Ce n'était pas parfait, mais je voyais un peu moins ce qu'il se passait en bas.
.
La patronne posa la montgolfière au milieu d'un village abandonné sur la côte de l'océan. Elle nous dit de descendre et de laisser les souvenirs faire leurs chemins. Puis, elle repartit.
Mick me prit par la main et ensemble, nous commencions à marcher dans ce minuscule village portuaire. L'endroit ressemblait un peu à Reykjavik.
Nous nous laissions guider par notre instinct, jusqu'à tomber devant un bus de ville ouvert.
C'était un simple bus, entièrement gris, d'un seul étage avec le chauffeur derrière le volant du côté gauche. OK, nous n'étions donc plus en Irlande, de toute évidence.
Nous sommes montés à bord. Mick reconnut les cinq hommes, seuls, déjà dans le bus.
Des anciens amis à lui, perdus de vue depuis des années, qu'il salua chaleureusement.
Avec tout ça, j'ai presque failli rater le bus, qui ferma les portes devant moi. Je les ai ouvertes de justesse en me faisant mal aux mains.
J'ai grimpé à bord, pour me placer à côté de Mick, vers le fond du bus.
Ses amis n'avaient pas l'air heureux de me voir ici.

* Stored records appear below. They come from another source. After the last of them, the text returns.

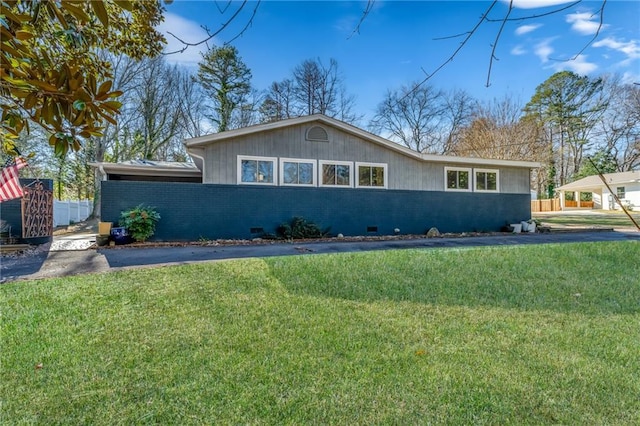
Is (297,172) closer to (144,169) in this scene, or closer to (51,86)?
(144,169)

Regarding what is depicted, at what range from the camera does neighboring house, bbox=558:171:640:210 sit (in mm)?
29781

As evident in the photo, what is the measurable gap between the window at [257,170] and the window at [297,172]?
→ 1.07 feet

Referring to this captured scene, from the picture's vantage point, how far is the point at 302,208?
38.5 ft

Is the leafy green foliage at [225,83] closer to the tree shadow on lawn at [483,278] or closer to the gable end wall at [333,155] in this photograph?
the gable end wall at [333,155]

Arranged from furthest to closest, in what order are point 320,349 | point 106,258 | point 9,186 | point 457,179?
point 457,179, point 9,186, point 106,258, point 320,349

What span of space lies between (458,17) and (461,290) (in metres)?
3.36

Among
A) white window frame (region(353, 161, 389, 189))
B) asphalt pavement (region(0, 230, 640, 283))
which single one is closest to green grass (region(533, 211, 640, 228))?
white window frame (region(353, 161, 389, 189))

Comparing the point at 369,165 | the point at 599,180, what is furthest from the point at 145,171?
the point at 599,180

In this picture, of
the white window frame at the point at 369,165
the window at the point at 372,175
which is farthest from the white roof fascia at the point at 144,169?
the window at the point at 372,175

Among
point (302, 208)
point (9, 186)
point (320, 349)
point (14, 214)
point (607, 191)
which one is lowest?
point (320, 349)

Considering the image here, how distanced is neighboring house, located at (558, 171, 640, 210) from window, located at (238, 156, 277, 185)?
30.6m

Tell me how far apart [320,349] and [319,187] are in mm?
9399

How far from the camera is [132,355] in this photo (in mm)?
2662

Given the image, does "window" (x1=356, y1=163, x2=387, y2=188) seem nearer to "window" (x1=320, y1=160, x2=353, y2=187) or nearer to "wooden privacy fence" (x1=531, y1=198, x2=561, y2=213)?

Comme si je portais malheur, comme une femme portait malheur à bord d'un bateau de Pirates.
Néanmoins, Mick resta collé à moi, tout en parlant avec ses amis.
Pendant ce temps, le conducteur reprit la route, passant par des chemins étroits et tortueux sur les flancs des montagnes. Une situation qui m'apeurait horriblement.

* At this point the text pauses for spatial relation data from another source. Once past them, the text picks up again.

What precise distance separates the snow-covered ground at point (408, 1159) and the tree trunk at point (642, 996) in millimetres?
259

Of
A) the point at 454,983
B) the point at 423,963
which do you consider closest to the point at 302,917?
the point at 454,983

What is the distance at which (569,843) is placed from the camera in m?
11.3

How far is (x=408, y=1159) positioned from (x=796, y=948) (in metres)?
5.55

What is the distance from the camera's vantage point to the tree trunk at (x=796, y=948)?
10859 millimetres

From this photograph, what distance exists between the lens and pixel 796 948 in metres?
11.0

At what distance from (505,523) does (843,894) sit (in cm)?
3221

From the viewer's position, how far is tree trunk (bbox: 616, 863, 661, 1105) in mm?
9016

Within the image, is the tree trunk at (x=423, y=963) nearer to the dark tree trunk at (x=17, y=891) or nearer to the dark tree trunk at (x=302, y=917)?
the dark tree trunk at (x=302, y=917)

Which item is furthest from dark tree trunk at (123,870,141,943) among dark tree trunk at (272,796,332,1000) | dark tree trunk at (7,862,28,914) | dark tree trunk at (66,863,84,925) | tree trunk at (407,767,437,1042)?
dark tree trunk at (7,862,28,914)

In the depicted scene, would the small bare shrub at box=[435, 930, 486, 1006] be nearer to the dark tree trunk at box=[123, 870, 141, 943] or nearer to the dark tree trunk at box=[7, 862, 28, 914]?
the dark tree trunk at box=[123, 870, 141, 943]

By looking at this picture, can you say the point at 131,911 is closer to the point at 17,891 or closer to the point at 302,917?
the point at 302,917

Le bus bougeait dans tous les sens, nous étions tous debout, nous raccrochant aux supports contre les murs et sous le plafond. Le chauffeur nous ballottait de droite et de gauche, passant de justesse sur les bords fins et dangereux.
Mick parlait toujours aux cinq hommes.
Puis, une demi-heure plus tard, un sixième homme rejoint le groupe. Lui aussi se mit à parler et à poser des questions. Sauf que nous étions tous affreusement choqué et terrorisé.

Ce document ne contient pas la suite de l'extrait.